HAVANA (Reuters) – Cuba’s top debt negotiator is in France for a critical meeting on Thursday aimed at renegotiating a deal with 14 wealthy nations grouped together within the Paris Club, according to diplomats from four of the countries involved.
The Communist-run country, after signing an historic agreement with the group in 2015, defaulted on payments last year and only partially met them in 2019
Cuba’s Deputy Prime Minister Ricardo Cabrisas was expected to argue that his government is not to blame for new U.S. sanctions and the pandemic and explain why the country may default again this year, the diplomats, who requested anonymity, said.
The negotiations will cover unpaid maturities and penalties, as well as the scheme of future payments.
Asked for comment, the Cuban government confirmed Cabrisas was in Paris “on a working visit” without providing further details.
The Paris Club, which has taken many requests for leniency from poor countries over the past year due to the pandemic and in some cases waived interest, did not respond to a request for comment.
Cuba proposed last year that the deal be suspended until 2022 without penalties on what by then would be some $200 million in missed payments.
The creditor nations countered they would impose penalties and wanted to negotiate.

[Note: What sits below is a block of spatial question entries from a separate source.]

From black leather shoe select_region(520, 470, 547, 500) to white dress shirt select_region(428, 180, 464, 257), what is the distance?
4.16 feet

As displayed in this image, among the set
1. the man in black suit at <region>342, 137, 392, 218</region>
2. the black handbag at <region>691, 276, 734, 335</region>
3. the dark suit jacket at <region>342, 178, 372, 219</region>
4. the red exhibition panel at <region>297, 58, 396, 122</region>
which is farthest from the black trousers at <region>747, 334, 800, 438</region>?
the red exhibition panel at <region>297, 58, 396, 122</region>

The Caribbean nation’s tourism sector is shuttered, as it has been for most of the past 15 months, as it struggles with a surge in COVID-19 cases and new U.S. sanctions aimed at its foreign revenues on top of a half-century-old embargo on commercial ties.
Both external shocks are making matters worse for an import dependent economy notorious for inefficiencies and currently suffering shortages of food, medicine and other basic goods.

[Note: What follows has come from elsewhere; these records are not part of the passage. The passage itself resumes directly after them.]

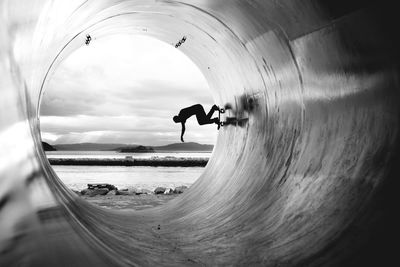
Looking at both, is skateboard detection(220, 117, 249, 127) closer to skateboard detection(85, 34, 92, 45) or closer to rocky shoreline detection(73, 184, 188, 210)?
skateboard detection(85, 34, 92, 45)

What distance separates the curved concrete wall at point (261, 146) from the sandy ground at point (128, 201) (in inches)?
126

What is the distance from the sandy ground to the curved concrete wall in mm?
3211

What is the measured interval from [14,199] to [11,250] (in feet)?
Result: 0.62

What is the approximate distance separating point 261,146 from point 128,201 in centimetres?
572

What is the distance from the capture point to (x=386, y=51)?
8.62 ft

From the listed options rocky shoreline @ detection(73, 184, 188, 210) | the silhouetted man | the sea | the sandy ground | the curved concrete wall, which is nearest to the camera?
the curved concrete wall

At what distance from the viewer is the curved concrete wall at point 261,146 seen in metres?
1.68

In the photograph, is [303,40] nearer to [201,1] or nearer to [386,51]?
[386,51]

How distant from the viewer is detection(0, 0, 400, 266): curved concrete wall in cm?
168

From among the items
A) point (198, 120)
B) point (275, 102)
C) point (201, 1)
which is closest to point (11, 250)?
point (275, 102)

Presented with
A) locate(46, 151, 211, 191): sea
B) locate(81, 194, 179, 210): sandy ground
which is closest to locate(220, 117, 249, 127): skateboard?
locate(81, 194, 179, 210): sandy ground

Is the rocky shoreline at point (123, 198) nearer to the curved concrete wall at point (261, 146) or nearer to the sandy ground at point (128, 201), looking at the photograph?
the sandy ground at point (128, 201)

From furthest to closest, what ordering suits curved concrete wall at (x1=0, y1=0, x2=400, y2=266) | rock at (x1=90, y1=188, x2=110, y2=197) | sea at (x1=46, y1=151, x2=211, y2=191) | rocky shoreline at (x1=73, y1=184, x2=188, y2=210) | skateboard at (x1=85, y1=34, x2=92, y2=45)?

Growth fell 11 percent last year after years of stagnation and according to local economists most likely has declined further so far in 2021.

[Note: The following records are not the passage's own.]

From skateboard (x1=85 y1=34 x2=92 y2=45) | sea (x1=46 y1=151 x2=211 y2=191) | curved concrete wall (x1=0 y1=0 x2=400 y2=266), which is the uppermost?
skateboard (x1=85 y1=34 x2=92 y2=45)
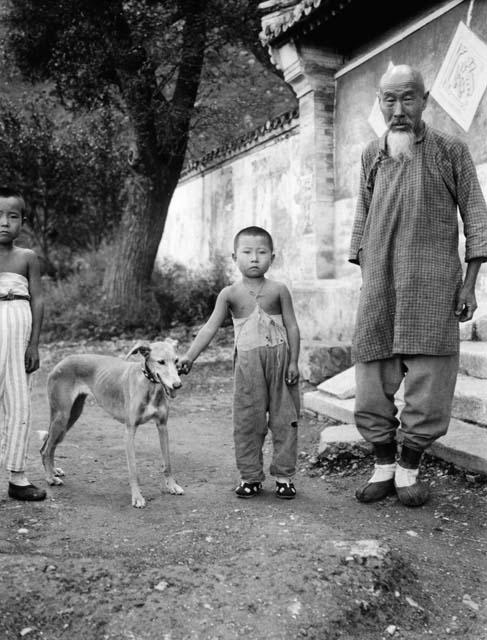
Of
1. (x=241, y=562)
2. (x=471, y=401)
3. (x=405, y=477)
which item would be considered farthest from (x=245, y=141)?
(x=241, y=562)

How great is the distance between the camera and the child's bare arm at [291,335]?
375 centimetres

For their part, creditors would like the Cubans to be more transparent with their finances, which Havana considers a state secret, the diplomats said, and will argue that for technical reasons penalties cannot be waved.
REFORMS SEEN AS INCENTIVE
A recent devaluation of the peso for the first time since the Cuban Revolution in the 1950s, ongoing deregulation of small and medium size businesses and other reforms are viewed by creditors as positive first steps to improve economic performance and solvency.
Pavel Vidal, a former Cuban central bank economist who teaches at Colombia’s Pontificia Universidad Javeriana Cali, said all parties should be interested in saving the deal.
“The devaluation of the exchange rate helps to solve the international balance of payments crisis. In turn, international capital is essential to maximize the benefits of the devaluation in exports and minimize its inflationary impacts,” he said.
“Undertaking currency reform in the midst of the pandemic is a sign that should encourage international creditors to maintain their commitment,” Vidal added.
The Paris Club agreement, seen by Reuters, forgave $8.5 billion of $11.1 billion, representing sovereign debt Cuba defaulted on in 1986, plus charges. Repayment of the remaining debt in annual installments was backloaded through 2033 and some of that money was allocated to funds for investments in Cuba.
Under the agreement, interest was forgiven through 2020, and after that is just 1.5% of the total debt still due.
The agreement states if Cuba does not meet an annual payment schedule in full within three months of the Oct. 31 annual deadline, it will be charged 9% late interest for that portion in arrears.
Cuba last reported foreign debt of $17.8 billion in 2017, and experts believe it has risen significantly since then. The country is not a member of the International Monetary Fund or the World Bank.
The Cuba group of the 22-member Paris Club comprises Australia, Austria, Belgium, Canada, Denmark, Finland, France, Britain, Italy, Japan, the Netherlands, Spain, Sweden and Switzerland.